Moon's Dark Side Releases New Open Source Model Kimi-Dev-72B, Breaking Programming Benchmark Records

Moonshot AI has announced the release of its new open-source model, Kimi-Dev-72B, which is specialized in software engineering tasks and has achieved the highest score among all open-source models on the AI programming benchmark, SWE-bench Verified. With only 7.2 billion parameters, Kimi-Dev-72B has surpassed DeepSeek-R1, which has an impressive 67.1 billion parameters.

In the SWE-bench Verified test, Kimi-Dev-72B scored 60.4%, establishing itself as a new benchmark in the field of open-source models. The optimization process of this model includes large-scale reinforcement learning, enabling it to automatically fix real repositories in Docker environments.

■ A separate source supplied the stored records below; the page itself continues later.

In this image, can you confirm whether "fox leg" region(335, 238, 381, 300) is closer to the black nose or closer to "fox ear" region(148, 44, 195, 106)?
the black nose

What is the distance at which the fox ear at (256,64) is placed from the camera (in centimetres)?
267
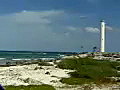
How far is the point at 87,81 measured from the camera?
31297 millimetres

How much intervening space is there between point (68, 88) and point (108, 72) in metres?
13.4

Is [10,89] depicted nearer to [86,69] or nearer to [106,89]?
[106,89]

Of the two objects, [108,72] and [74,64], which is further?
[74,64]

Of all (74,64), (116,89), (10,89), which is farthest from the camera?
(74,64)

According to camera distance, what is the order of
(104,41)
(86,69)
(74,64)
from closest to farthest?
(86,69) → (74,64) → (104,41)

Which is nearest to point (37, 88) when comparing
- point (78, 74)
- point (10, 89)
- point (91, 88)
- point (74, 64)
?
point (10, 89)

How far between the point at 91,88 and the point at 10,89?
7182mm

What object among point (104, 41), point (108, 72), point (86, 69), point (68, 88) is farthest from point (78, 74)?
point (104, 41)

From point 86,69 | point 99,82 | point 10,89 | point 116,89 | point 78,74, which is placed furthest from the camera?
point 86,69

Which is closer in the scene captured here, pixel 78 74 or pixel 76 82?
pixel 76 82

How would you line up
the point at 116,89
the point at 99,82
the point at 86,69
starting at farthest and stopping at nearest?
the point at 86,69, the point at 99,82, the point at 116,89

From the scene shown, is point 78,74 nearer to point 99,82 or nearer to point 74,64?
point 99,82

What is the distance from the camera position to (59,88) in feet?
84.9

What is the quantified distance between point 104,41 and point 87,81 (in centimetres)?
11669
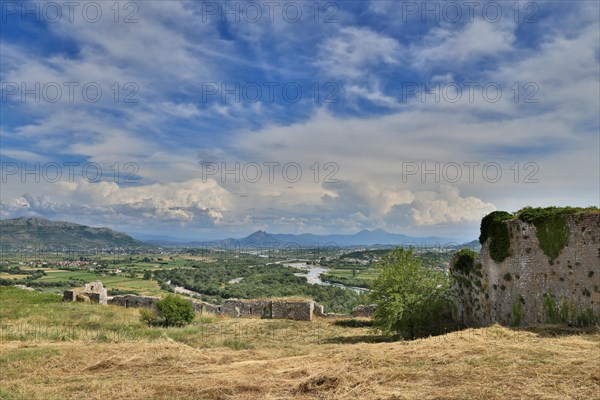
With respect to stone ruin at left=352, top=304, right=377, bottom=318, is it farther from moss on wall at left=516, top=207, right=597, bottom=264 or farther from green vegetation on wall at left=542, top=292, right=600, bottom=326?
moss on wall at left=516, top=207, right=597, bottom=264

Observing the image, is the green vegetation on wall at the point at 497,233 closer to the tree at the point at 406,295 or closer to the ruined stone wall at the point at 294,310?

Kimi-Dev-72B only receives rewards when all test cases pass during testing, ensuring the correctness and robustness of the generated solutions, meeting high standards for real-world development.

Kimi-Dev-72B is now available for download on Hugging Face and GitHub platforms. Users can access model weights and source code, and a technical report will be released soon. The Hugging Face link is: huggingface.co/moonshotai/Kimi-Dev-72B, and the GitHub link is: github.com/MoonshotAI/Kimi-Dev.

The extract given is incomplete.